Injection Molded Plastics
Plastics, because of their flexibility, cost and strength, are used in a wide variety of industrial, commercial, retail and domestic applications throughout the world. Molding plastics into a desired shape and form can be achieved in several different ways. Injection molding, as its name suggests, is where plastics are injected and molded into various shapes by injecting molten plastic into a mold under very high pressure. The mold is the inverse of the desired form. Due to the high temperature and the high pressure that the mold is exposed to, these molds are usually made of hardened steel or titanium.
The injection molding process involves six different steps and injection molding machines consist of three parts, which are the mold, the clamping units, and the injecting units. The molds are built in halves and they can be very simple, with one cavity, or they can contain several cavities and be quite complex. Complex molds can be quite expensive and sometimes cost over $100,000. However, if there is a high demand for a product the molds will easily make back their initial cost.
The clamping units of an injection molding machine are designed to hold the halves of the molds together while the plastic is injected and then cooled down. Most types of injection molding machines use plastics that are in the form of pellets which are poured into the machine’s injection unit. If the plastic needs to be colored it is added here. The pellets and colorants are then heated to the right temperature and thickness. Once the plastic has melted it is injected into molds by either screws or ramming devices.

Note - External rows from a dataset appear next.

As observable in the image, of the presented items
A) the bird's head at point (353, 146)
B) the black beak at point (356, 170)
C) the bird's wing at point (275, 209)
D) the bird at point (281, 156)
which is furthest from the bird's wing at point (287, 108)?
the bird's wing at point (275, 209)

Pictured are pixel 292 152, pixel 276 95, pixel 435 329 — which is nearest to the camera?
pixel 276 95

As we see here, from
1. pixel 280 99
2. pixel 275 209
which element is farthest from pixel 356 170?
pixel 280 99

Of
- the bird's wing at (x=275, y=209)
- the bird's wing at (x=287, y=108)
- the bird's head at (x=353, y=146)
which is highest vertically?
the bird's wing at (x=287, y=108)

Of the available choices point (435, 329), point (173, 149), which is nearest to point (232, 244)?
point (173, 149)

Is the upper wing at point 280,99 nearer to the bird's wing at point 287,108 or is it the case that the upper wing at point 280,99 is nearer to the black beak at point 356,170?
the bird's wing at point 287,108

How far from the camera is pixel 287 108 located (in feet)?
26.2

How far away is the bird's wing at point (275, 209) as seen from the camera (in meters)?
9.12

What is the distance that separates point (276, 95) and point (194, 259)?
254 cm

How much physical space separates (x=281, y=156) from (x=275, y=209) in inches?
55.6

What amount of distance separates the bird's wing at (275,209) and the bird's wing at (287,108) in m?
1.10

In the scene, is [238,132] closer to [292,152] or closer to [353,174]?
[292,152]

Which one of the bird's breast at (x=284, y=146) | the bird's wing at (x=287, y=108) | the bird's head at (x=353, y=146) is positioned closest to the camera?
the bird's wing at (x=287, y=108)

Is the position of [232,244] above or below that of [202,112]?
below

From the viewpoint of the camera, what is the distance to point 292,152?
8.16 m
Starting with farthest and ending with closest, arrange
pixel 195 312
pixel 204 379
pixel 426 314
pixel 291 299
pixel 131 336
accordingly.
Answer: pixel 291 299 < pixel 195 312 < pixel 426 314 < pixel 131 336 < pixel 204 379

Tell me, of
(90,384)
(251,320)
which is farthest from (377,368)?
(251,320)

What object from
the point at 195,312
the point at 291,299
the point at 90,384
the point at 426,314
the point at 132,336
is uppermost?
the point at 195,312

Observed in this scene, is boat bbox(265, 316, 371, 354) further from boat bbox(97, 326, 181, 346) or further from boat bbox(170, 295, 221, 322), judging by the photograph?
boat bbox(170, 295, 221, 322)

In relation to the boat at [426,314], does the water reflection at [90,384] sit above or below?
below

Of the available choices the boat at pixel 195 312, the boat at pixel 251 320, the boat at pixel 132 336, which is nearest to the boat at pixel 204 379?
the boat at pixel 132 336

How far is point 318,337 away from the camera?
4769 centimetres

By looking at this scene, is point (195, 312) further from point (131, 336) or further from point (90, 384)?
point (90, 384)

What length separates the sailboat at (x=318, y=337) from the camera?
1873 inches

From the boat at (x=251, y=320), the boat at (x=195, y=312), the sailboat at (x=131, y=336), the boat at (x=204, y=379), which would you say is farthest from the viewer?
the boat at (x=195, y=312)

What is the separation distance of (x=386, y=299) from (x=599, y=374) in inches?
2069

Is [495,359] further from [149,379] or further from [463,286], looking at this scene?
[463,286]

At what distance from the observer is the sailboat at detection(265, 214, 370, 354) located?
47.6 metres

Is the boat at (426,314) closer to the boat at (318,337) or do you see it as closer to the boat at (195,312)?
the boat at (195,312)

The next part of the process is the dwelling phase in which pressure is applied to ensure that the cavities of the molds are filled to the top. After this the plastic cools down and then hardens. When you are ready to open the mold the two halves of the mold are taken from the plastic after it has cooled and hardened. The last phase of the injection molding process is called ejection. This takes place when the item is removed from the mold and any scrap plastic that is left over is saved for future use.
Injection molded plastics are used in a wide variety of industrial applications ranging from the automobile sector to the food processing industry. Care must be taken while the molten plastic is injected that the mold is completely filled, otherwise the plastic could develop cracks in it after it cools down. As stated, these molds are very expensive to manufacture, but they have a long lifespan and injection molded products can be manufactured at a high rate with a minimal need for labor.